Texto fornecido>
———

Os aforismos de Baltasar Gracián. A Relicário publica uma edição de luxo com tiragem limitada e trilíngue (português, espanhol, inglês) reunindo trezentos aforismos do jesuíta que se tornaram célebres desde 1647. 

Os aforismos de Baltasar Gracián. Com tradução de Patrícia Silva de Barros e Elvyn Laura Marshall e textos de Monica Figueiredo, Maria de la Concepción PiñeroValverde, Ricardo Leite, Mauricio Planel e Guto LAcaz, A arte da sabedoria mundana tem ilustrações de Pojucan. 

OBITUÁRIO

Morreu Paulo de Tarso Correia de Melo.

———

Material fornecido>

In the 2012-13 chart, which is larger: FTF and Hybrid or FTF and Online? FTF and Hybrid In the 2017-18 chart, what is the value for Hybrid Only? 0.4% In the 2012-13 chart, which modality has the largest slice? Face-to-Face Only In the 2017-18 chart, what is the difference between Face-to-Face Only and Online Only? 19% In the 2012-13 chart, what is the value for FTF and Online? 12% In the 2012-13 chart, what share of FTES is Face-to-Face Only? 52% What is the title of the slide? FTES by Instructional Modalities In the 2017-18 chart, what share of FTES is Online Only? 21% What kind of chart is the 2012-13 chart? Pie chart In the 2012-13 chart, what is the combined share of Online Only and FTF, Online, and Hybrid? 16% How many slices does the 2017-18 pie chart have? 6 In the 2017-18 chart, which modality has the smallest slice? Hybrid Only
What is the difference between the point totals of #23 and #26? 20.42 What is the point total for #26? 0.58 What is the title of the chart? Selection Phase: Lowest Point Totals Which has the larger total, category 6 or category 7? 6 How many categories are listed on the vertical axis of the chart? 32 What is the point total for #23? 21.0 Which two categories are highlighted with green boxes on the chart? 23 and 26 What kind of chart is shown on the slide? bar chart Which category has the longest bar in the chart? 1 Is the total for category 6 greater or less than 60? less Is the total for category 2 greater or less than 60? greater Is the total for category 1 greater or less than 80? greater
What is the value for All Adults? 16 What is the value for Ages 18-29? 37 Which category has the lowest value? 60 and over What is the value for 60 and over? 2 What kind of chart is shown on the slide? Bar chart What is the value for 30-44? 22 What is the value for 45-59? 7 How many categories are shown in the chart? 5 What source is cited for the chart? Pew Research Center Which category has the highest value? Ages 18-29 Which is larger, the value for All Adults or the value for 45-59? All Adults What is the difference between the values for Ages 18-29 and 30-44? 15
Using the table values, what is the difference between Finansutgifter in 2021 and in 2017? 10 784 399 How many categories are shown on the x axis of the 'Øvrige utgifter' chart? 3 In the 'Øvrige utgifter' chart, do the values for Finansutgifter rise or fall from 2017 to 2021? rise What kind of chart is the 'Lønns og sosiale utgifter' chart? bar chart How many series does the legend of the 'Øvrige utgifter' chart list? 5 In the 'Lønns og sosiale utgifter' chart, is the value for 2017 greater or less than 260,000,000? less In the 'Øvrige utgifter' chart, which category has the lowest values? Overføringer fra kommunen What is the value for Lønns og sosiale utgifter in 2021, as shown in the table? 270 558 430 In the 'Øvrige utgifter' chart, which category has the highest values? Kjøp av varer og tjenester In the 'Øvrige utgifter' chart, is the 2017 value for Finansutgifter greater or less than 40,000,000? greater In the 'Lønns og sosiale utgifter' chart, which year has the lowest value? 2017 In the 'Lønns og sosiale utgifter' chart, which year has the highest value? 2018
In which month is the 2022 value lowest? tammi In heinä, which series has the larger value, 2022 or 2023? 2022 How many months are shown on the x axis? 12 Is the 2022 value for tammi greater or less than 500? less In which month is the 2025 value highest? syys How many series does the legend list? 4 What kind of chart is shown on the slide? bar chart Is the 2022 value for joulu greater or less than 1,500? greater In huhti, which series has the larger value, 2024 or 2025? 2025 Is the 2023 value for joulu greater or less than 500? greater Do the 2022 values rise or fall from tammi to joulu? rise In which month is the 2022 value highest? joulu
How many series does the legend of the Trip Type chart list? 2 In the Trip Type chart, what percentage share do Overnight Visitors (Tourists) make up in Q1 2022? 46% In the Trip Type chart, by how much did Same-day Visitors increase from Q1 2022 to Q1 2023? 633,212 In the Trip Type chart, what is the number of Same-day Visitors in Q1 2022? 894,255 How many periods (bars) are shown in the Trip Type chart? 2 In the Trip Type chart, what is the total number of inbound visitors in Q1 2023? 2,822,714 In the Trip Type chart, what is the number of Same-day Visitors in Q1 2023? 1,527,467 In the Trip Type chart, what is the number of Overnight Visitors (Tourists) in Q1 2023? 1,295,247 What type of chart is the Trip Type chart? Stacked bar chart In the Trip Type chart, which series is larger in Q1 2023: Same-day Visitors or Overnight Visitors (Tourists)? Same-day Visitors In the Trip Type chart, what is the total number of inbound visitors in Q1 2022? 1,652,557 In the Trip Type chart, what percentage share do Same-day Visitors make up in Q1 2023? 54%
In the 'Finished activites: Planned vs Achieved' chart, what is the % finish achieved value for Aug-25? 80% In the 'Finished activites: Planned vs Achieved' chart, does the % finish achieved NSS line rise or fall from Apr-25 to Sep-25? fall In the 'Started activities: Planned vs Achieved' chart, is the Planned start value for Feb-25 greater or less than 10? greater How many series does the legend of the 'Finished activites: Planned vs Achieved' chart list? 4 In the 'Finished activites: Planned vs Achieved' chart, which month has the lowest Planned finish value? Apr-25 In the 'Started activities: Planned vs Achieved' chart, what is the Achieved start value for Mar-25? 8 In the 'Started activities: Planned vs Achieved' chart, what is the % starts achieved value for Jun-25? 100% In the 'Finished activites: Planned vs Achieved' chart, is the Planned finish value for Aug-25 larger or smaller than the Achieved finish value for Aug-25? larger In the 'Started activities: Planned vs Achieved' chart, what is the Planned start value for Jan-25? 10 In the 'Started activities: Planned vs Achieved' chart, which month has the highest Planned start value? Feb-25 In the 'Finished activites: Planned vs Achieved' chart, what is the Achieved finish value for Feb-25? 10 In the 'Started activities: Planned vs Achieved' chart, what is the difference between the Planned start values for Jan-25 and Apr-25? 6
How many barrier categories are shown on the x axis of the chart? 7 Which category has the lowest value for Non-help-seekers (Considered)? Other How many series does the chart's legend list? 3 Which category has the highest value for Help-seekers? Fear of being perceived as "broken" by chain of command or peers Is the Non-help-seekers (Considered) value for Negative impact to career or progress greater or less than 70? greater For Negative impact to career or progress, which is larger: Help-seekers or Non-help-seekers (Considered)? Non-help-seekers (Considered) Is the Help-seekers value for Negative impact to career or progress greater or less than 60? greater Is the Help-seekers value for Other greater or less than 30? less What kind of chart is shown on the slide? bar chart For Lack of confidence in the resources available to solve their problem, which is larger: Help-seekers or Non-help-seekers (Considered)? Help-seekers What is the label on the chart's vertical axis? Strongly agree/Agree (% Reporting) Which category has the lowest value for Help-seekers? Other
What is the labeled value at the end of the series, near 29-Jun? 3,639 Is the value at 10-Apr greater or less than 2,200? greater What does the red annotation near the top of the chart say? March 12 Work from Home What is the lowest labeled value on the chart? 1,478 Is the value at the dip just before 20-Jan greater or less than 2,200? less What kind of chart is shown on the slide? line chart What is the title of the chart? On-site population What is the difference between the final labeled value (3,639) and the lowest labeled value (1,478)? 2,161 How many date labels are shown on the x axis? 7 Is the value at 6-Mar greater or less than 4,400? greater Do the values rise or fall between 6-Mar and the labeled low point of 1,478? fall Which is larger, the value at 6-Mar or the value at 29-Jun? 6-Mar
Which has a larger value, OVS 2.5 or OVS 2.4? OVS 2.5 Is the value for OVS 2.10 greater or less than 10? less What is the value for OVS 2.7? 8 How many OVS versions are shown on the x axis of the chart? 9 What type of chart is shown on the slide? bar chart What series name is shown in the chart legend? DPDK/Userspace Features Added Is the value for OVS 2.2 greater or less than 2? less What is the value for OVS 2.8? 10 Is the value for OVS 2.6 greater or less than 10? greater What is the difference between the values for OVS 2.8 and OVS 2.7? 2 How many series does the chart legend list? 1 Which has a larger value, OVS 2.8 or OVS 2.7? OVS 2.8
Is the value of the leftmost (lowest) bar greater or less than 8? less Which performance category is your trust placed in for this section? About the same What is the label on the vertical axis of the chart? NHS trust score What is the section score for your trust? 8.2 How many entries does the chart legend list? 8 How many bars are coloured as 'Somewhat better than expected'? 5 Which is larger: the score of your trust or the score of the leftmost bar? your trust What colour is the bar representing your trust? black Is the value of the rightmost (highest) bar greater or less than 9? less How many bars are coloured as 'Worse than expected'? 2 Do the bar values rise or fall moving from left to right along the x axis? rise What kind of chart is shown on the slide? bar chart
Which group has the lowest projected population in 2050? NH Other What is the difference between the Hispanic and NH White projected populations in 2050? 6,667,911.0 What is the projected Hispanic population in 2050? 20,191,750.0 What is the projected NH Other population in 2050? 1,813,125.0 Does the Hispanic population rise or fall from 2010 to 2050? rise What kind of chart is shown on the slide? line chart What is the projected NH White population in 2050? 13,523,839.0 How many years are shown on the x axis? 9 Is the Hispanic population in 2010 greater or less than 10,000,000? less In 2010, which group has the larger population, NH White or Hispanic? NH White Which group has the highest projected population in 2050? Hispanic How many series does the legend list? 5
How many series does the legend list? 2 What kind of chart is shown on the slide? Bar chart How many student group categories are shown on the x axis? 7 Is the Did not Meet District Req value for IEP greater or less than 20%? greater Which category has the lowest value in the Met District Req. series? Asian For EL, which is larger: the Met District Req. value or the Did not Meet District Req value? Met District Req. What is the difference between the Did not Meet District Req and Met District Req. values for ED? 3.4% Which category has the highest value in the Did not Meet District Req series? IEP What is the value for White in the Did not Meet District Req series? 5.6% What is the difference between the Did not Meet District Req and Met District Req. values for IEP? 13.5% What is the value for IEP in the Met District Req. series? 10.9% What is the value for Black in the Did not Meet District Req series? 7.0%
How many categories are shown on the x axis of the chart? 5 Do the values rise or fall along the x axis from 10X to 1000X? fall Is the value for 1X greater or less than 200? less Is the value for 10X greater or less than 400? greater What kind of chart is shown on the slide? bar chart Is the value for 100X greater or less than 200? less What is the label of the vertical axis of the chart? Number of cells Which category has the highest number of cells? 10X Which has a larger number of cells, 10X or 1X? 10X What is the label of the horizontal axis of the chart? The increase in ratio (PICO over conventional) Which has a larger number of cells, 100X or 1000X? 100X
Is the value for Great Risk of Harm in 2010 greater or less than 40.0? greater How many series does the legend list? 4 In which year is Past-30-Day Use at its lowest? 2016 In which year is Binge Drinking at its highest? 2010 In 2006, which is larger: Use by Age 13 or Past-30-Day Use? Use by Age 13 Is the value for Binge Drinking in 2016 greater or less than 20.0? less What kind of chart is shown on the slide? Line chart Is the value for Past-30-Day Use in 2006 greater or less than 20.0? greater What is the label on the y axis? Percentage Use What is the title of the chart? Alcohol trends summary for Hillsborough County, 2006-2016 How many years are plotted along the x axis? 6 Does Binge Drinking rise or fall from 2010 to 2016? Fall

———

Enunciado da tarefa> Por favor, copie do texto sobre os aforismos de Baltasar Gracián o trecho que começa em "Os aforismos de Baltasar Gracián. Com" e vai até "Correia de Melo.", inclusive.

Resposta>
Os aforismos de Baltasar Gracián. Com tradução de Patrícia Silva de Barros e Elvyn Laura Marshall e textos de Monica Figueiredo, Maria de la Concepción PiñeroValverde, Ricardo Leite, Mauricio Planel e Guto LAcaz, A arte da sabedoria mundana tem ilustrações de Pojucan. 

OBITUÁRIO

Morreu Paulo de Tarso Correia de Melo.